Sarmatians
| Geographical range | Southern Ural, Northern Caucasus, Black Sea |
|---|---|
| Period | Iron Age |
| Dates | 5th century BC – 4th century AD |
| Preceded by | Sauromatians |
| Followed by | Hunnic Empire |
The Sarmatians (/sɑːrˈmeɪʃiənz/; Ancient Greek: Σαρμάται, romanized: Sarmátai; Latin: Sarmatae [ˈsarmatae̯]) were a large confederation of ancient Iranian equestrian nomadic peoples who dominated the Pontic steppe from around the 5th century BC to the 4th century AD.
The earliest known reference to the Sarmatians comes from the Avesta, where they are mentioned as Sairima-, which in later Iranian sources became Sarm and Salm.
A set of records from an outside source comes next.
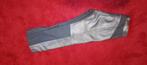 Dames motor broek leer maat 44, Ophalen of Verzenden, Tweedehands, Dames, Broek | leer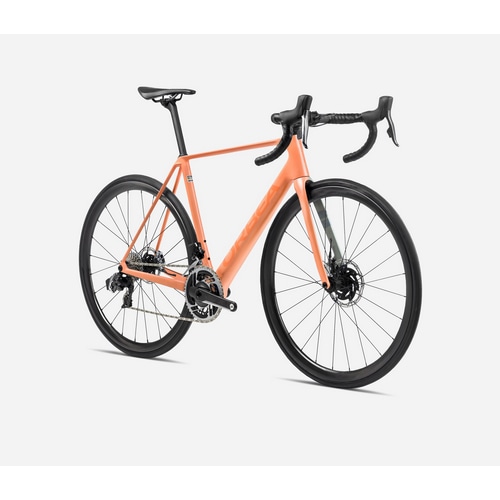 ORBEA ( オルベア ) ロードバイク ORCA M10I LTD PWR ( オルカ M10I LTD PWR ) オレンジ/ブルー 47 ( 適正身長155-160cm前後 )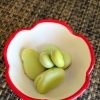 そら豆ちゃん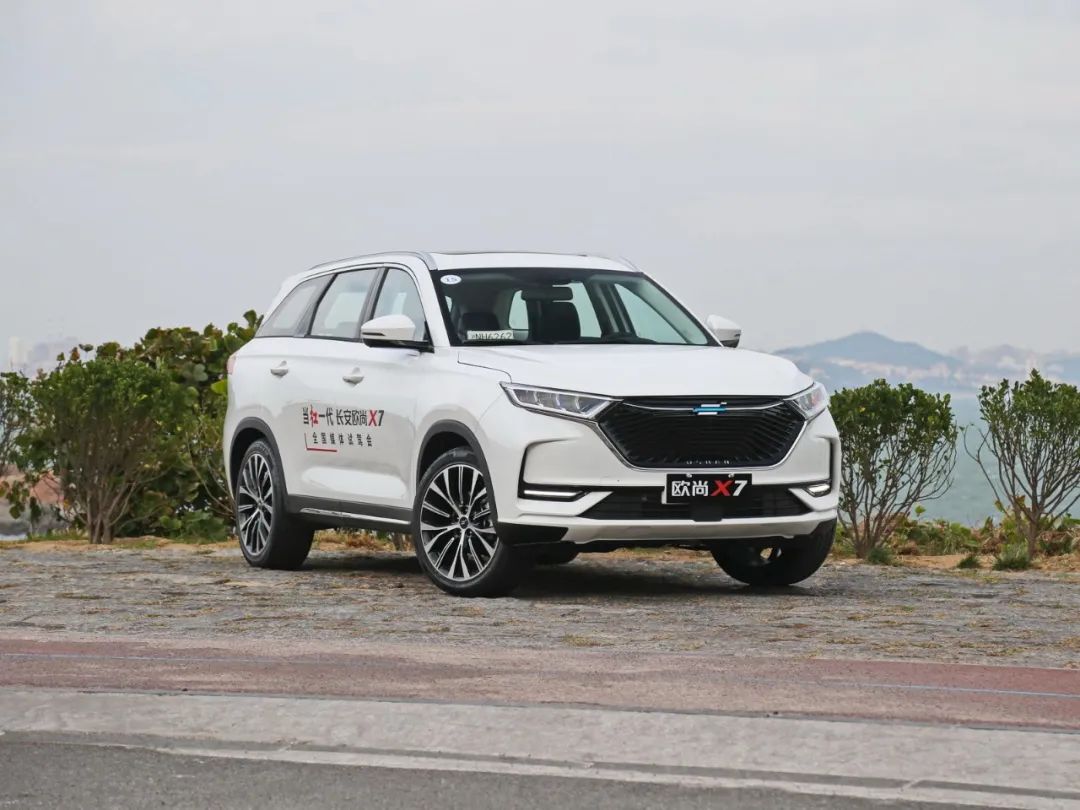 『SUV』10万就搞定，这6款SUV空间大、配置全，入门选这些准没错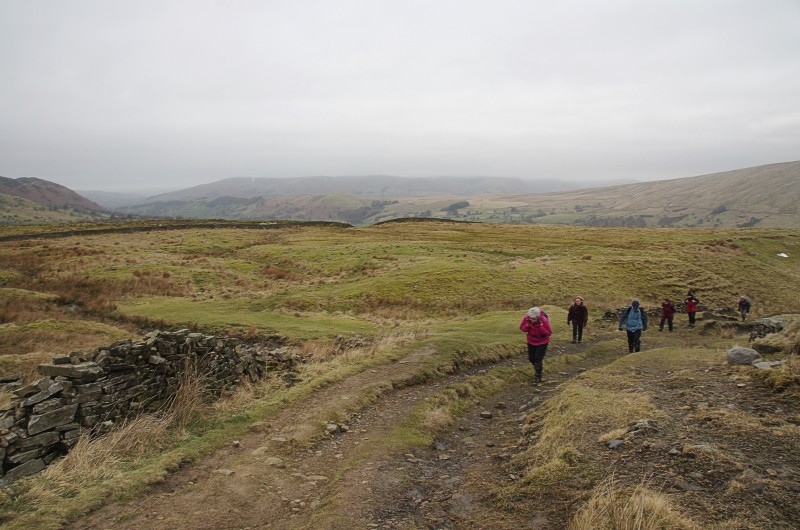 Rambling Club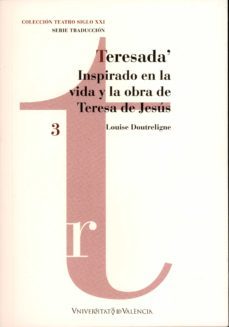 teresada' (ebook)-louise doutreligne-9788437098982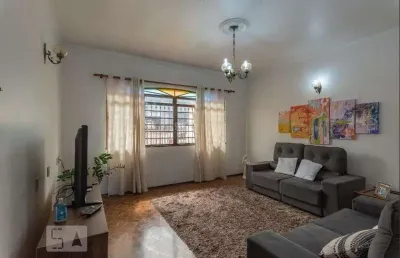 Casa para venda - proença, 3 quartos,  287 m² - campinas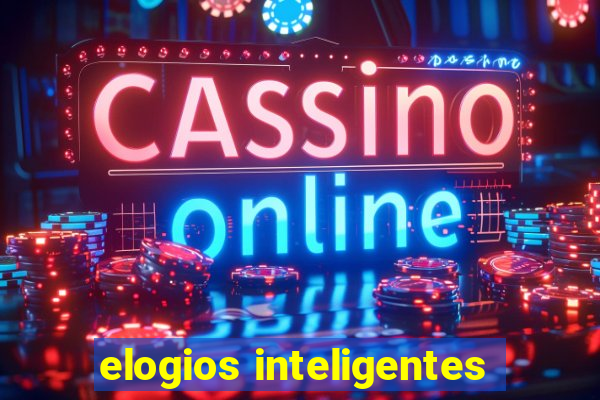 elogios inteligentes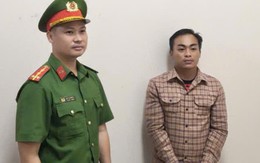 Công an điều tra về số tiền 40 triệu đồng: Bắt tạm giam một nhân viên giao hàng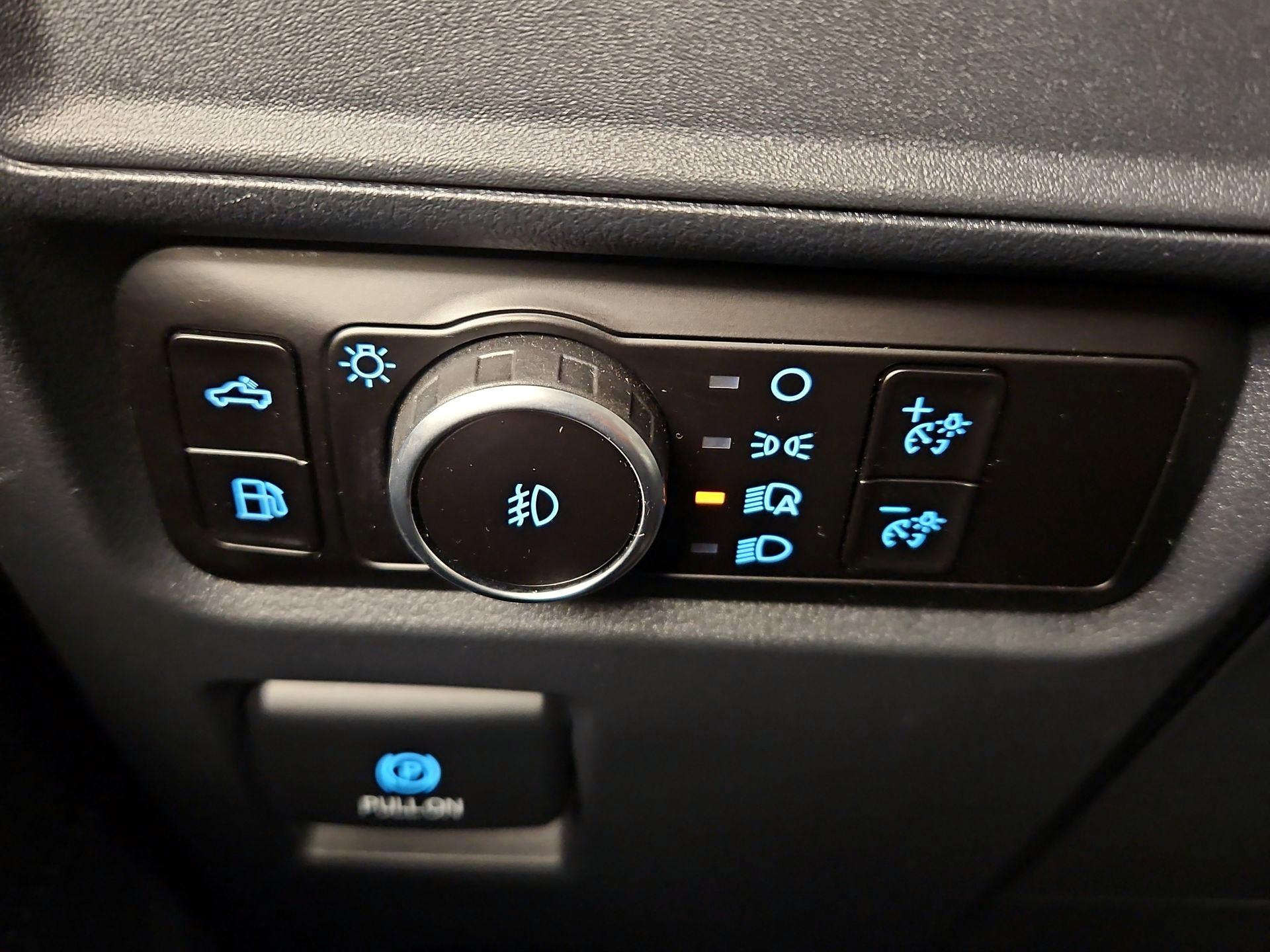 Thumbnail: 2025 Ford F-150 - 13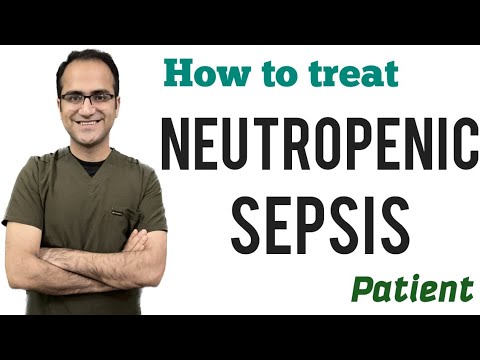 Neutropenic Fever/Sepsis Treatment & Management Guidelines, Diagnosis Medicine Lecture, USMLE/Neetpg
Originating in the central parts of the Eurasian Steppe, the Sarmatians formed part of the wider Scythian cultures. They started migrating westward around the 4th and 3rd centuries BC, coming to dominate the closely related Scythians by 200 BC. At their greatest reported extent, around 100 BC, these tribes could be found from the Vistula River to the mouth of the Danube and eastward to the Volga, bordering the shores of the Black and Caspian seas and the Caucasus to the south.
In the 1st century AD, the Sarmatians began encroaching upon the Roman Empire in alliance with Germanic tribes. In the 3rd century AD, the Germanic Goths broke the Sarmatian dominance of the Pontic Steppe, and with the Hunnic invasions of the 4th century, many Sarmatians joined the Goths and other Germanic tribes such as the Vandals and settled in the Western Roman Empire. Since large parts of today's Russia, specifically the land between the Ural Mountains and the Don River, were controlled in the 5th century BC by the Sarmatians, the Lower Volga–Don steppes are sometimes called the "Sarmatian Motherland".
The Sarmatians in the Bosporan Kingdom assimilated into Greek civilization, while others were absorbed by the proto-Circassian Maeotian people, the Alans, and by the Goths. Other Sarmatians were assimilated and absorbed by the Early Slavs. The Alans survived in the North Caucasus into the Early Middle Ages, ultimately giving rise to the modern Ossetic ethnic group.
The early-modern Polish nobility (Polish: szlachta) claimed descent from the Sarmatians.
Genomic studies suggest that the Sarmatians may have been genetically similar to the eastern Yamnaya Bronze Age group.